Sanchi's position on these routes meant the message of the Buddha could travel further, and the monument itself could benefit from local support. Inscriptions on the gateways and railings reveal an impressive fact: hundreds of ordinary people funded its construction — from ivory carvers and potters to housewives and merchants. Their names are carved into the stone, often alongside simple wishes: "May all beings attain Enlightenment."

(Credit: HTO India )

Faith, not fame, drove the architecture

The stupa itself is a masterpiece of symbolic architecture. The solid hemispherical dome represents the Buddha seated in meditation. The square railing at its summit—the harmika—is the throne of Enlightenment. At its centre stands a spire or yasti, symbolising the cosmic axis that connects Earth to Heaven.

However, this was no temple to be entered. The practitioner was to walk around it, clockwise, in meditative reverence. This circumambulation, or pradakshina, mirrors the cycle of birth and rebirth (samsara) while guiding the practitioner inward, spiritually, towards the still centre—Nirvana.

(Credit: Media India )

The people behind the stone

The decorative toranas (gateways) of Sanchi, constructed in the 1st century BCE during the Satavahana dynasty, are arguably the most recognisable feature of the stupa. They depict dynamic narratives, not through images of the Buddha himself, but through symbols such as the Bodhi tree, the lotus, and the wheel, which illustrate stories from his past lives.

Remarkably, many of these carvings were created on the initiative of guilds and individuals rather than emperors. The artisans didn't merely follow predetermined designs; they artistically interpreted Buddhist teachings with remarkable emotional nuance and depth. The carvings are vibrant, expressing human joy, sorrow, compassion, and reverence. This is Dharma immortalised in stone.

(Credit: Pinterest )

Merit, memory, and karma

To the Buddhist faithful, building a stupa was not merely a pious act—it was a karmic investment. Ancient texts enumerate ten spiritual merits from constructing a stupa, including favourable rebirths and liberation from poverty.

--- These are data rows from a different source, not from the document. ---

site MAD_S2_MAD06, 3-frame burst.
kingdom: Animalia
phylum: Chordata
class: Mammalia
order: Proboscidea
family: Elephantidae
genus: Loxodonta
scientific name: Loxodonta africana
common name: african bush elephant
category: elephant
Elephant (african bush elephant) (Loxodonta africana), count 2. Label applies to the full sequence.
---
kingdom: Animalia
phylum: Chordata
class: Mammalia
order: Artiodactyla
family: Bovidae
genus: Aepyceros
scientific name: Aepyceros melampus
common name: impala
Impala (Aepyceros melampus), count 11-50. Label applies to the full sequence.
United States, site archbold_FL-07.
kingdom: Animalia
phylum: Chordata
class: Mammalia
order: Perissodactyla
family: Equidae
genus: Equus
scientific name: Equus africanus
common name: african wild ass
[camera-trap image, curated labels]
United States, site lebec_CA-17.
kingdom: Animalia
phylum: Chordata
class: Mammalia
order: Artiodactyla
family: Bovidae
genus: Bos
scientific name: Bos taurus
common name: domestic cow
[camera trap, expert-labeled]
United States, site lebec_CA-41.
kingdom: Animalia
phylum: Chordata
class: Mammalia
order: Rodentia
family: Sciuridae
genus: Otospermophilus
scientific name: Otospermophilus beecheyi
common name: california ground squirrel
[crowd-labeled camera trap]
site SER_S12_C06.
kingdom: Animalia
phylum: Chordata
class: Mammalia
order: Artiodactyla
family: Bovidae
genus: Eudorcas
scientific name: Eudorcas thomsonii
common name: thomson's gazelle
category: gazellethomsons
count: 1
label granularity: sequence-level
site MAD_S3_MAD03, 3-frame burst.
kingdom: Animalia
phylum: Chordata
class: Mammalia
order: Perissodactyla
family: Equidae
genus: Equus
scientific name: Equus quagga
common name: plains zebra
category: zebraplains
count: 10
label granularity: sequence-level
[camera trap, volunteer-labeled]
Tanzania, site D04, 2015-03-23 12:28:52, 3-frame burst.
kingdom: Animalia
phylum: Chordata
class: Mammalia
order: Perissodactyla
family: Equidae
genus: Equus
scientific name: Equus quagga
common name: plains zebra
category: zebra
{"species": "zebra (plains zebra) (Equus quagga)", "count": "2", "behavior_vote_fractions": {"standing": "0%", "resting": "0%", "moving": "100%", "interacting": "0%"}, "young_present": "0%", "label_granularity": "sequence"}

This belief probably motivated the contributions from many who would never see their names in royal edicts. They believed that supporting the Dharma was supporting the salvation of all beings.

Even today, Sanchi's donors whisper across time through inscriptions like: "The gift of Ananda, the perfume seller,” "Given by Vidika, the flower-gatherer," or "By the daughter of a mason." The monument belongs to them—not just to Ashoka.

Today, as the digital age redefines how we fund dreams, Sanchi offers a powerful precedent. It was built not by a ruler's command but by a collective conscience—a grassroots effort to embody the Enlightenment in stone.